- [How to complete this task]:
Setting pictures aside, output exactly the lines from the start of the records to the line with "Maison unifamiliale pour", that line included.

----

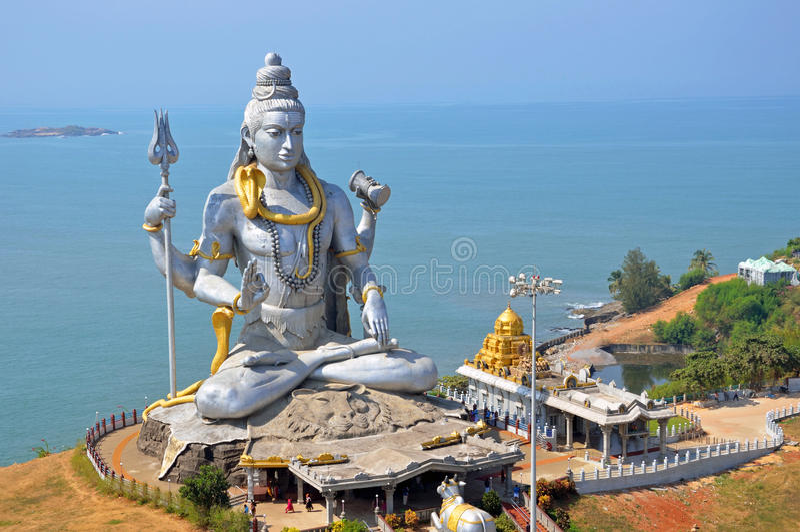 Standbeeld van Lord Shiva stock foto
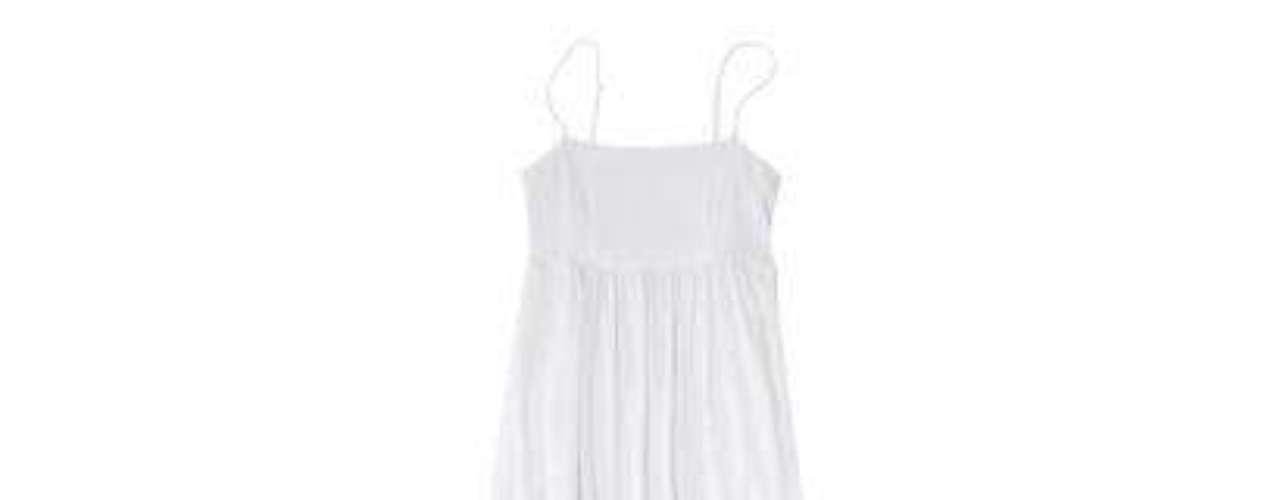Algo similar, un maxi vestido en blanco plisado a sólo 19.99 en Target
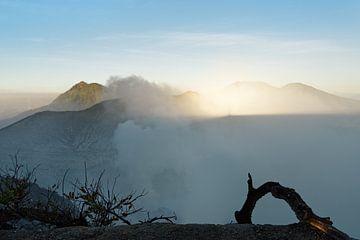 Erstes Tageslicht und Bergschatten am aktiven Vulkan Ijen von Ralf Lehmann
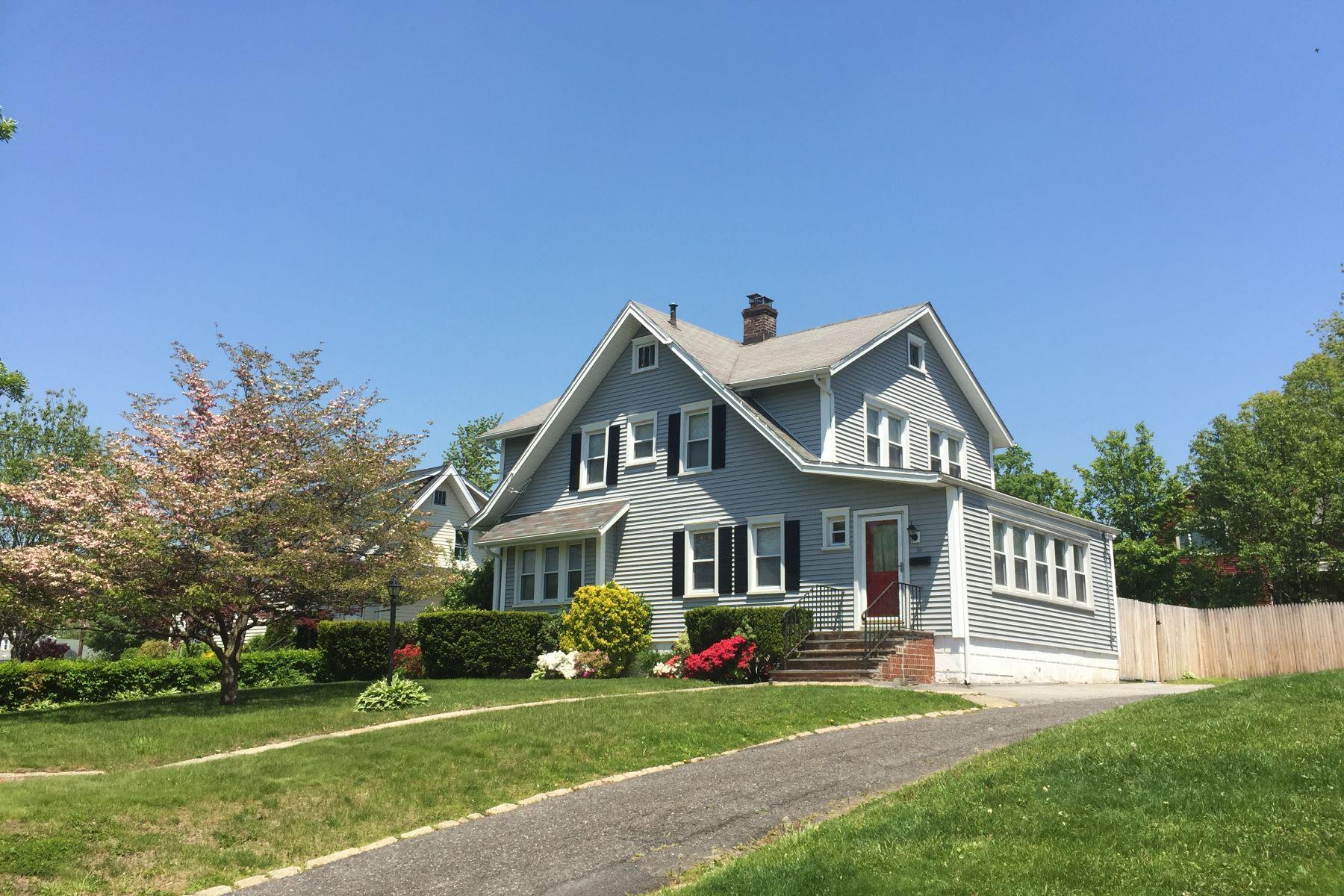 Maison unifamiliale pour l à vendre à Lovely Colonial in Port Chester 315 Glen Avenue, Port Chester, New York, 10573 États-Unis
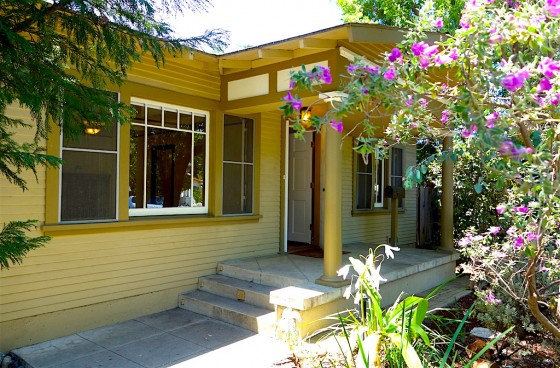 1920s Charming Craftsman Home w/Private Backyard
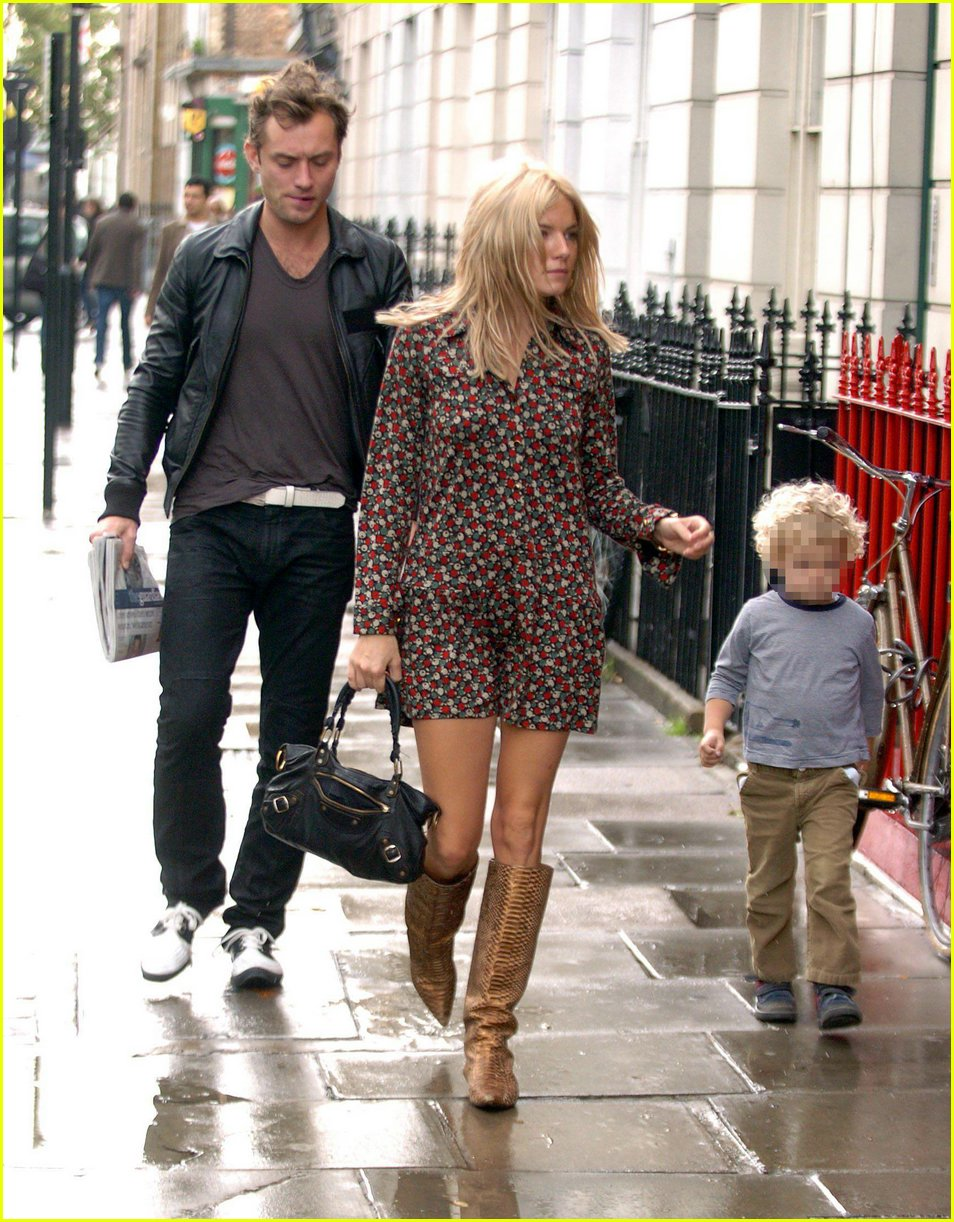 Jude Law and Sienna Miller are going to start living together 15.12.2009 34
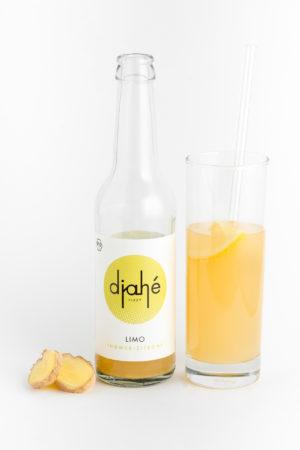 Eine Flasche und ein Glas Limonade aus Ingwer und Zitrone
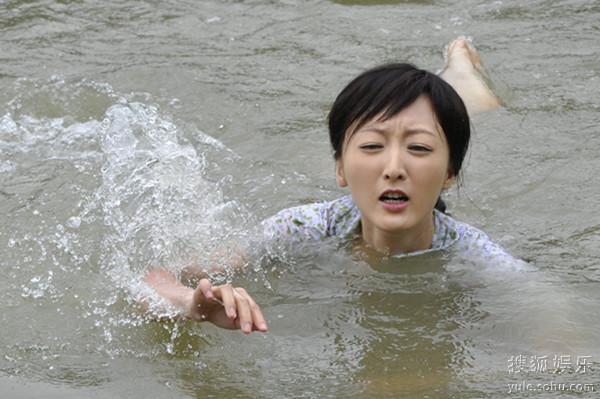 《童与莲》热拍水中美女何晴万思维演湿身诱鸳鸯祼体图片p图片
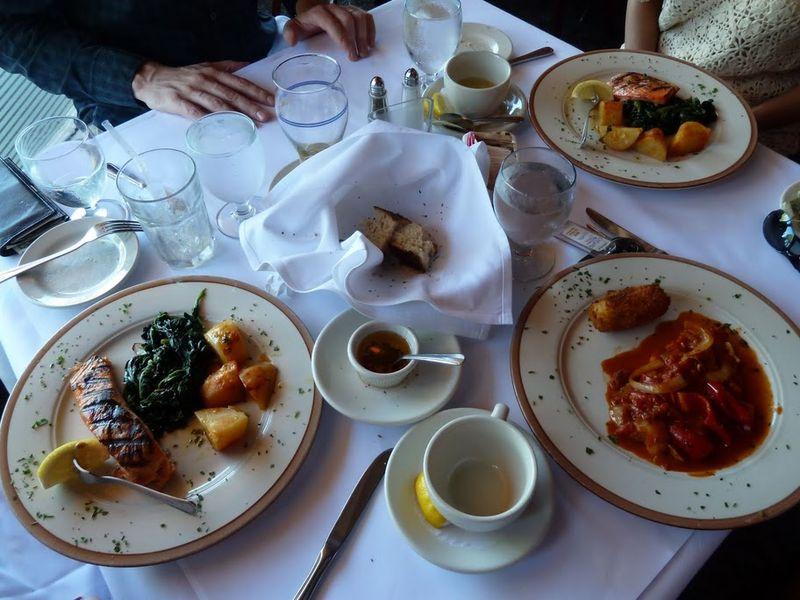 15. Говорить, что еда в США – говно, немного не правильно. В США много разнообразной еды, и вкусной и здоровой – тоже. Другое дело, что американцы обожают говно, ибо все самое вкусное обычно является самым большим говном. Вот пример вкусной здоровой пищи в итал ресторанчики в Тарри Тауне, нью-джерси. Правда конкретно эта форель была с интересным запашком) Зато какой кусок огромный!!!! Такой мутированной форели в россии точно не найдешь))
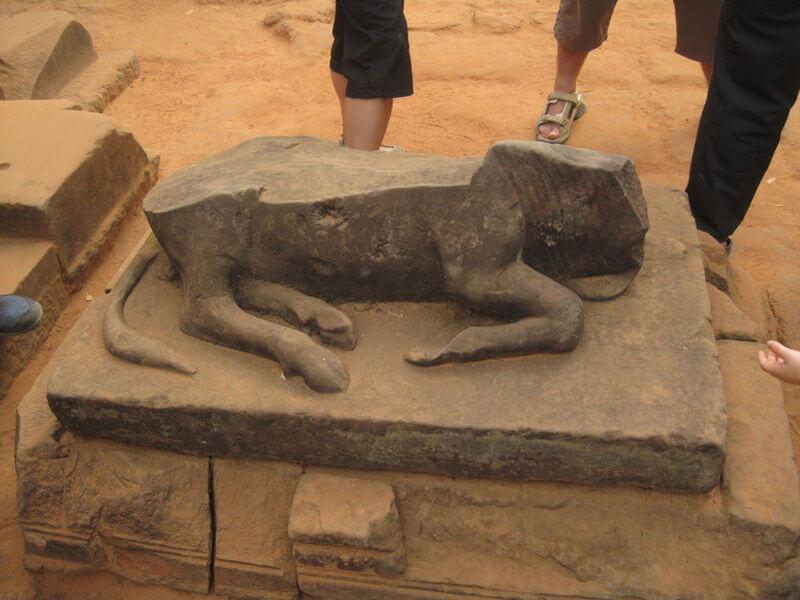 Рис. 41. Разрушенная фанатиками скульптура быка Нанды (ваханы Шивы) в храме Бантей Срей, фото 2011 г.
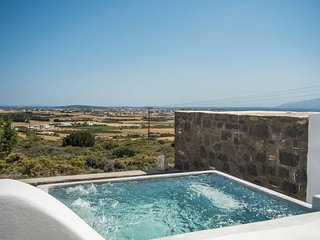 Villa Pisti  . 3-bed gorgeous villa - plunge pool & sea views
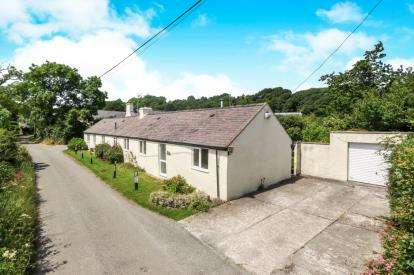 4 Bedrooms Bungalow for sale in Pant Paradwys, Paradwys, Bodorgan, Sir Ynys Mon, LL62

----

- [Final answer]:
 Standbeeld van Lord Shiva stock foto
Algo similar, un maxi vestido en blanco plisado a sólo 19.99 en Target
 Erstes Tageslicht und Bergschatten am aktiven Vulkan Ijen von Ralf Lehmann
 Maison unifamiliale pour l à vendre à Lovely Colonial in Port Chester 315 Glen Avenue, Port Chester, New York, 10573 États-Unis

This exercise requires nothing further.